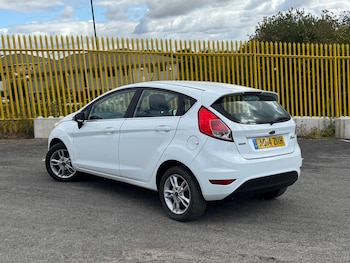 Used Ford Fiesta 2014 for sale - 79145564: Photo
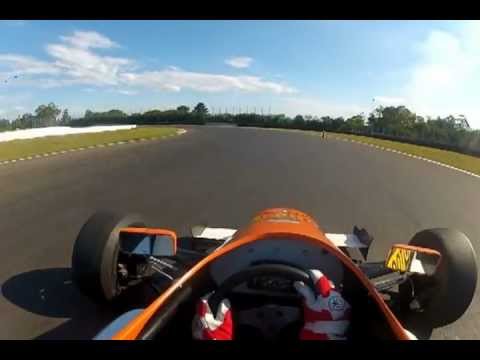 Leandro Guedes Fórmula 1.6 Velopark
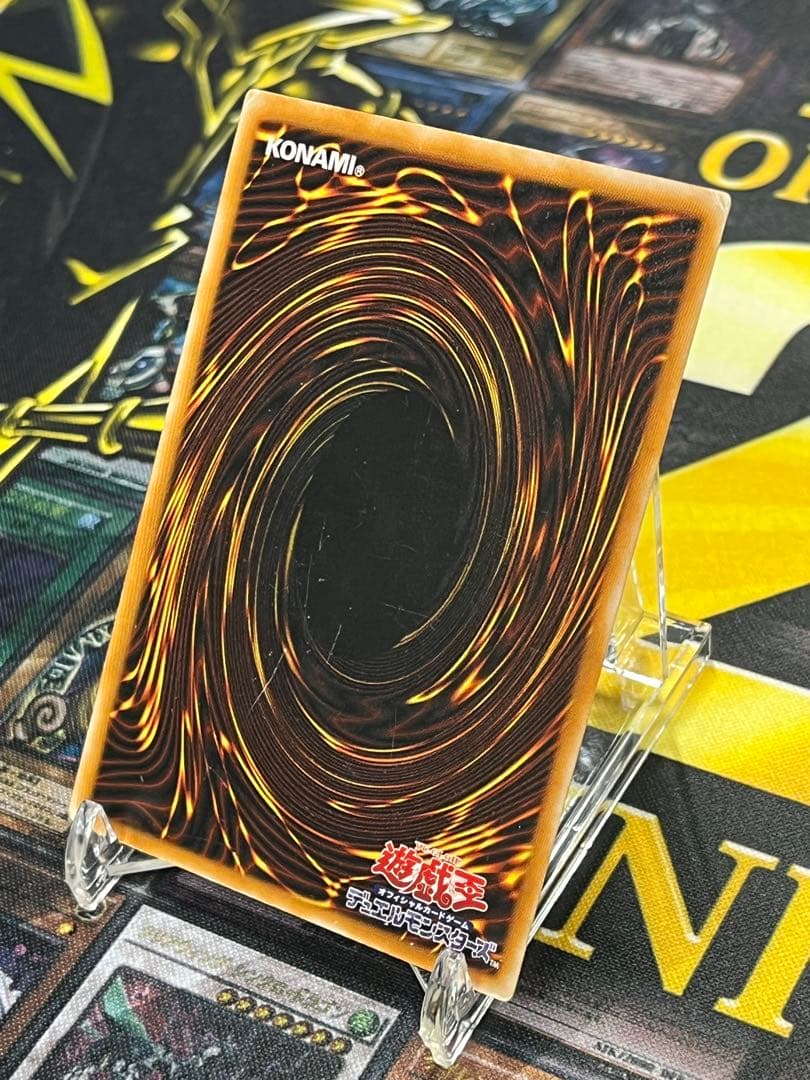 で*い様 遊戯王　ダークネクロフィア レリーフ　LN-14　②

════

- _TASK ITEM_: Exactly as written above, print every line of the data but not its pictures.

- _RESULT OF THE TASK_:
 Used Ford Fiesta 2014 for sale - 79145564: Photo
 Leandro Guedes Fórmula 1.6 Velopark
 で*い様 遊戯王　ダークネクロフィア レリーフ　LN-14　②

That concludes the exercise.